Well I do think people with MS which is a chronic, progressive disease, do progress.

However I have been on Copaxone almost 10 years and my MRIs are considered "stable", that said I had numerous lesions so they aren't really countable.

I have not had a flare in the time since I have been on Copaxone, and had 2 in the six months before being diagnosed and starting it.

I do have some noted progression, mostly annoying things, and am still blessed to be able to continue working an average of 50 hours a week.

Overall I'm not sure if the Copaxone is working or my MS just has been slow going so far in either case there is no way I'd consider stopping it unless a total slam dunk medication comes along and has stood the test of time OR my MS starts a serious progression.

After 2 years of Rebif and countless flares, been on Copaxone since 2007. The last time I had a steroid-worthy flare was Jan 2009. MRI's were "stable" until my last one in Sept 2013. "A few" new lesions showed up but they totally snuck in, I didn't have a flare and absolutely no changes in how I'm feeling.

I'm 49 next month (ahhhh when did THAT happen) and MS is the only thing wrong with me! No other meds but Copaxone, Elavil and once in a blue moon, Baclofen.

Of course it's near impossible to know if it's working because God only knows what shape I'd be in without it. I hope it keeps working for you!

Jen

Last MRI

I didn't see any improvement in my lesion load last MRI (last year); I don't feel better, sad to say. I don't think the C is making much difference. Thing is how do you really tell.

If you start out using a DMD right after being diagnosed and you didn't have any active lesions, how do you know that you might never have had active lesions? I've read a lot about this, but I can't find any real evidence that you improve on a DMD. Of course that's not the promise they make. The DMD is just supposed to keep you from getting more lesions and sometimes it works on active lesions.
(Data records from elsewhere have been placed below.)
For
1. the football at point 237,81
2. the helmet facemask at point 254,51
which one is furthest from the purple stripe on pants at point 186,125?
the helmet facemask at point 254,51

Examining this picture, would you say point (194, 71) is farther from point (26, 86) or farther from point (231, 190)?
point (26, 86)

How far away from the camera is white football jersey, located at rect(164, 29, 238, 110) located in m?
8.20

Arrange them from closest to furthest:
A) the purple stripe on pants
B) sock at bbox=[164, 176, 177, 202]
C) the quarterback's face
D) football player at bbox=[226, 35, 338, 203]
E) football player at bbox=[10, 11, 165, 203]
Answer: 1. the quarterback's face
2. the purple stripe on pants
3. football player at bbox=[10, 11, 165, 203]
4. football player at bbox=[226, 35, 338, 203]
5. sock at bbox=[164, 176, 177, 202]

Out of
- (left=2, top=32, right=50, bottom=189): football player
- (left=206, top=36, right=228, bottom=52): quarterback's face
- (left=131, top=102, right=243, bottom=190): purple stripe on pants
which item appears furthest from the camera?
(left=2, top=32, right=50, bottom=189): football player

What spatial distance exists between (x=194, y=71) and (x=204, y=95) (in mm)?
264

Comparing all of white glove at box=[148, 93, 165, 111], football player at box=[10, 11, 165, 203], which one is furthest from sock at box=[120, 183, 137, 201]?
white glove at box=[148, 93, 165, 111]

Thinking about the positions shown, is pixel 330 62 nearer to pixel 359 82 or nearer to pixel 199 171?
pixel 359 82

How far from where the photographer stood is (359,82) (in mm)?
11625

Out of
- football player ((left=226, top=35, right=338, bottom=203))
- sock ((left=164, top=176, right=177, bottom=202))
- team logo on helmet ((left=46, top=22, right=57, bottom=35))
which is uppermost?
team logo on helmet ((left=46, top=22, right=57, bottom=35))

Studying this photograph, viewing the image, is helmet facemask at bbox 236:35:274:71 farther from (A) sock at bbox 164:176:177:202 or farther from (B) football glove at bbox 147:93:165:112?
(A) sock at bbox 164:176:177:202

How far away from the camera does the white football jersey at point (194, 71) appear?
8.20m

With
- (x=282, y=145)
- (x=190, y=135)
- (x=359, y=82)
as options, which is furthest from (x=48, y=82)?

I guess you just have to go on faith with DMD's. I can think of so many arguments with regard to using them. I wish I hadn't started. It's depressing to think of having to inject for the rest of my life.

I hope they come up with something better and soon.

Diane

Thanks for the replies. I've since found what I was looking for, a study that showed many Copaxone users with no disease activity (no relapses, no new or enhancing lesions) still have excessive brain atrophy over time.

Diane, you are not going to have to take shots the rest of your life. They already have come up with lots of treatments that are better. Personally, I think I'll stay on the Copaxone, hope my brain isn't one of the ones shrinking excessively, and campaign hard for Lemtrada once it becomes legal in the US.